### Consigne
Recopiez intégralement, s'il vous plaît, l'extrait ci-dessous sur le choix du moment pour investir en bourse.

### Extrait choisi
Cet environnement macroéconomique porteur se reflète dans le rebond plus vigoureux que prévu des bénéfices des entreprises (supérieur à 45% aux Etats-Unis au premier trimestre). La Recherche d’UBS estime dès lors que les actions ont encore une marge de progression. 

L'an dernier, un investisseur qui aurait vendu en mai serait passé à côté d'une bonne partie du rebond des actions amorcé vers la fin mars. Au bout d'un mois environ, les actions mondiales (indice MSCI AC World) avaient déjà regagné 25% du terrain perdu, puis 12% de plus entre mai et octobre. 

3. Trouver le bon timing pour investir en bourse est difficile et cette approche peut coûter cher

L'an dernier, les actions américaines ont enregistré la correction la plus sévère, mais aussi le rebond le plus rapide de leur histoire. Cela témoigne de la difficulté à anticiper l'évolution des marchés pour trouver le bon point d'entrée, une stratégie qui peut avoir un coût d'opportunité significatif. Pour les investisseurs qui vendent en mai, racheter plus tard peut s'avérer difficile psychologiquement, notamment si les marchés ont rebondi dans l'intervalle. Cela risque de retarder encore plus la décision de réinvestir et d'en aggraver ainsi les effets.

Il faut se souvenir que les allers-retours impliquent des frais
de transaction, voire des impôts sur les plus-values.

De plus, dans l'environnement actuel, détenir des liquidités pendant trop longtemps revient cher. Comme les taux d'intérêts nominaux sont inférieurs à l'inflation, les taux réels sont négatifs, ce qui veut dire que les liquidités entraînent une érosion significative de la valeur d'un portefeuille. Il convient également de se souvenir que les allers-retours impliquent des frais de transaction, voire des impôts sur les plus-values. Lorsqu'un investisseur reste exposé, il jouit d'un effet de capitalisation sur l'ensemble de son portefeuille avant impôts.

### Entrées de questions spatiales
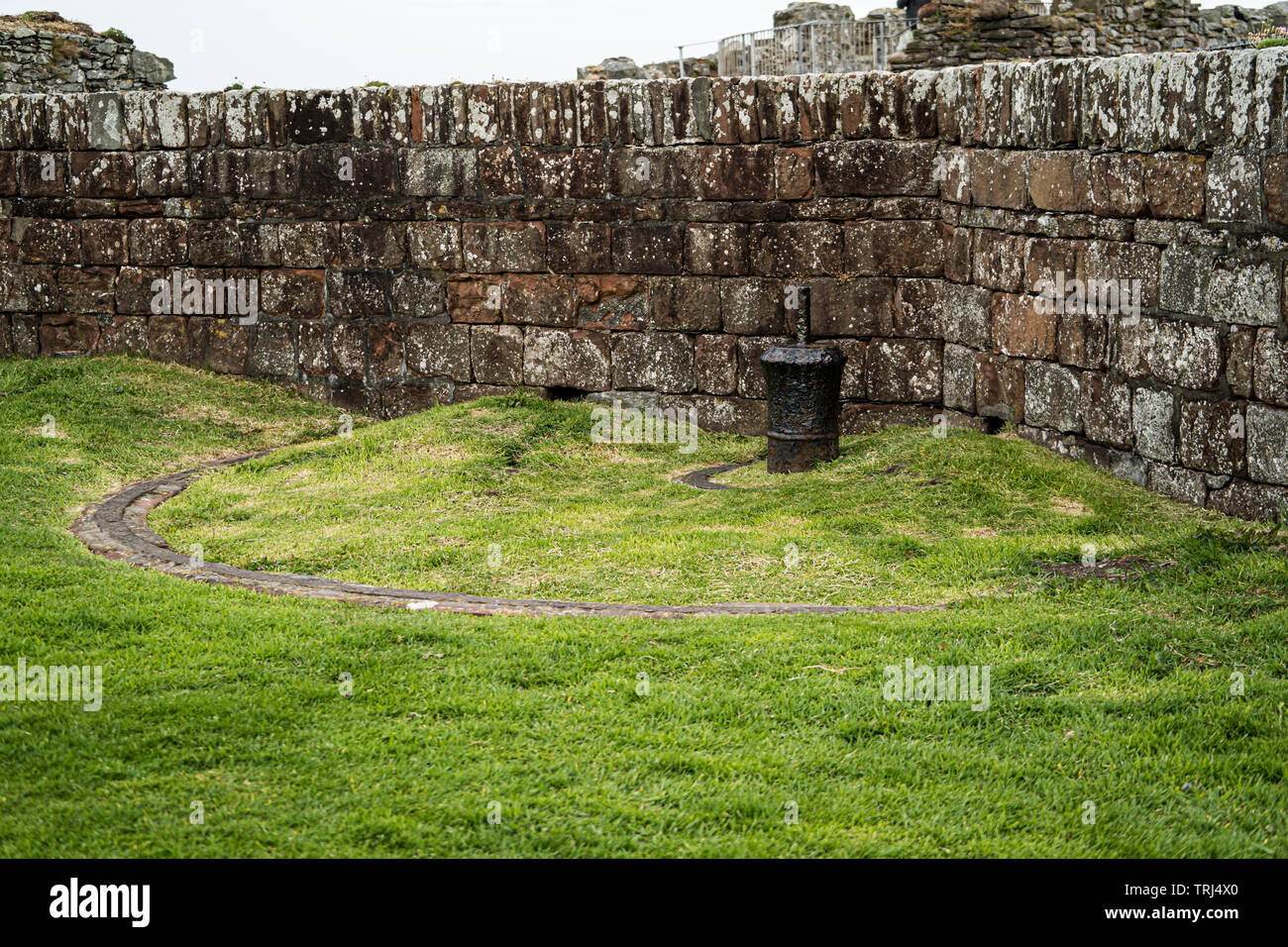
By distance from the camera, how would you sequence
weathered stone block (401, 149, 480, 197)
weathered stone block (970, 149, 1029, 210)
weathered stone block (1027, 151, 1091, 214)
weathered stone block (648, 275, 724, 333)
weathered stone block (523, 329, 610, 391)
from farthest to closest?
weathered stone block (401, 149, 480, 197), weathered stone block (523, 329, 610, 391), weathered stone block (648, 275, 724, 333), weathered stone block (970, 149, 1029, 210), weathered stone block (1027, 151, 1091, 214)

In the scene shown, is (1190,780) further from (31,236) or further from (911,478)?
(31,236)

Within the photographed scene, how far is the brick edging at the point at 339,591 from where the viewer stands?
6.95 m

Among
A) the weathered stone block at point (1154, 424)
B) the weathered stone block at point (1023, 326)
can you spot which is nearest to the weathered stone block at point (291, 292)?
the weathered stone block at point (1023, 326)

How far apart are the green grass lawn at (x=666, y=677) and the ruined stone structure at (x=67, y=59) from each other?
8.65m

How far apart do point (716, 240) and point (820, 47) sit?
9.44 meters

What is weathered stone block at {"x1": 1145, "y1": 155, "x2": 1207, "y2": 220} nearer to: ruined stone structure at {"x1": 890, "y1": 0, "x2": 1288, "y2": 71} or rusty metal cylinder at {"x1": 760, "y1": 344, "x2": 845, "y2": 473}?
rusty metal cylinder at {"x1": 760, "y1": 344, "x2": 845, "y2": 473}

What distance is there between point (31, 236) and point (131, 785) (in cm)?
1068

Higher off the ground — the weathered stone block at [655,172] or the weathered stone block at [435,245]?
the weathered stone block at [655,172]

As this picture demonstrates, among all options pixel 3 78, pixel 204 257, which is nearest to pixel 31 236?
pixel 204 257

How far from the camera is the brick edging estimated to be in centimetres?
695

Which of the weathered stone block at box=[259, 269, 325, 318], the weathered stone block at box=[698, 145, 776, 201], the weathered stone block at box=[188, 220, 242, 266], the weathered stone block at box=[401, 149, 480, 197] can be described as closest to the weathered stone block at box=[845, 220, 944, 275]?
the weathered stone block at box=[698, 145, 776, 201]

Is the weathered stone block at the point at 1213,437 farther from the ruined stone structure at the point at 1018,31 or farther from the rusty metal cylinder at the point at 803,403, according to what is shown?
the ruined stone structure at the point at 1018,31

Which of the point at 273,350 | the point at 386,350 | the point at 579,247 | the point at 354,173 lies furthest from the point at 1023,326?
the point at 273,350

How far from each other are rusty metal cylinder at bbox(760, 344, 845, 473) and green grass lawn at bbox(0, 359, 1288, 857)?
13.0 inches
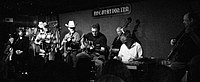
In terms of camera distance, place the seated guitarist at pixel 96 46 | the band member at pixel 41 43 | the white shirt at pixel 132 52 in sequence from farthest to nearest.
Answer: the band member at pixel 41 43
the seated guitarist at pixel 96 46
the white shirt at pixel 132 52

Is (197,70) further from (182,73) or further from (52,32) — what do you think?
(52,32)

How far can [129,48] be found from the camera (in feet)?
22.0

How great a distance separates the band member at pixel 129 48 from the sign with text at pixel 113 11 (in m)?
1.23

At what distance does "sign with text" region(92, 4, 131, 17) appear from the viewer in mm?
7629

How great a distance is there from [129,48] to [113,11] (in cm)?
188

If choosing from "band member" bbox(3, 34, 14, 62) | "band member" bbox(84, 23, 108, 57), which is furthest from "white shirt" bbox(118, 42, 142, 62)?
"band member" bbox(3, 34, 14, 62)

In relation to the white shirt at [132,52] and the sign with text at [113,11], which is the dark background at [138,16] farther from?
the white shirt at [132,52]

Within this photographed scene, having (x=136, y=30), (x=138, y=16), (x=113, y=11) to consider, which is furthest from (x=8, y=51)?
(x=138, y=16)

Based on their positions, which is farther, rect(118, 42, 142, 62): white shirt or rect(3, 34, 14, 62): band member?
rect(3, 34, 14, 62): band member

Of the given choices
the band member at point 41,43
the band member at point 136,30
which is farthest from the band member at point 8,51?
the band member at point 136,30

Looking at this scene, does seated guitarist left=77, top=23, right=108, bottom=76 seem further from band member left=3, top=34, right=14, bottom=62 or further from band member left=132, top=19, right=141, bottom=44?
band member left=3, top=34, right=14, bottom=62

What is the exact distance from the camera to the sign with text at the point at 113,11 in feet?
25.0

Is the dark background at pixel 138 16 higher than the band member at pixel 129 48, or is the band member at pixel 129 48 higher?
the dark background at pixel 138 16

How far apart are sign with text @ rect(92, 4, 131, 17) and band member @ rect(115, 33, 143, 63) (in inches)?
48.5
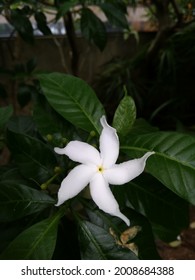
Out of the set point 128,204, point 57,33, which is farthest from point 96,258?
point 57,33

### Corrigé
Cet environnement macroéconomique porteur se reflète dans le rebond plus vigoureux que prévu des bénéfices des entreprises (supérieur à 45% aux Etats-Unis au premier trimestre). La Recherche d’UBS estime dès lors que les actions ont encore une marge de progression. 

L'an dernier, un investisseur qui aurait vendu en mai serait passé à côté d'une bonne partie du rebond des actions amorcé vers la fin mars. Au bout d'un mois environ, les actions mondiales (indice MSCI AC World) avaient déjà regagné 25% du terrain perdu, puis 12% de plus entre mai et octobre. 

3. Trouver le bon timing pour investir en bourse est difficile et cette approche peut coûter cher

L'an dernier, les actions américaines ont enregistré la correction la plus sévère, mais aussi le rebond le plus rapide de leur histoire. Cela témoigne de la difficulté à anticiper l'évolution des marchés pour trouver le bon point d'entrée, une stratégie qui peut avoir un coût d'opportunité significatif. Pour les investisseurs qui vendent en mai, racheter plus tard peut s'avérer difficile psychologiquement, notamment si les marchés ont rebondi dans l'intervalle. Cela risque de retarder encore plus la décision de réinvestir et d'en aggraver ainsi les effets.

Il faut se souvenir que les allers-retours impliquent des frais
de transaction, voire des impôts sur les plus-values.

De plus, dans l'environnement actuel, détenir des liquidités pendant trop longtemps revient cher. Comme les taux d'intérêts nominaux sont inférieurs à l'inflation, les taux réels sont négatifs, ce qui veut dire que les liquidités entraînent une érosion significative de la valeur d'un portefeuille. Il convient également de se souvenir que les allers-retours impliquent des frais de transaction, voire des impôts sur les plus-values. Lorsqu'un investisseur reste exposé, il jouit d'un effet de capitalisation sur l'ensemble de son portefeuille avant impôts.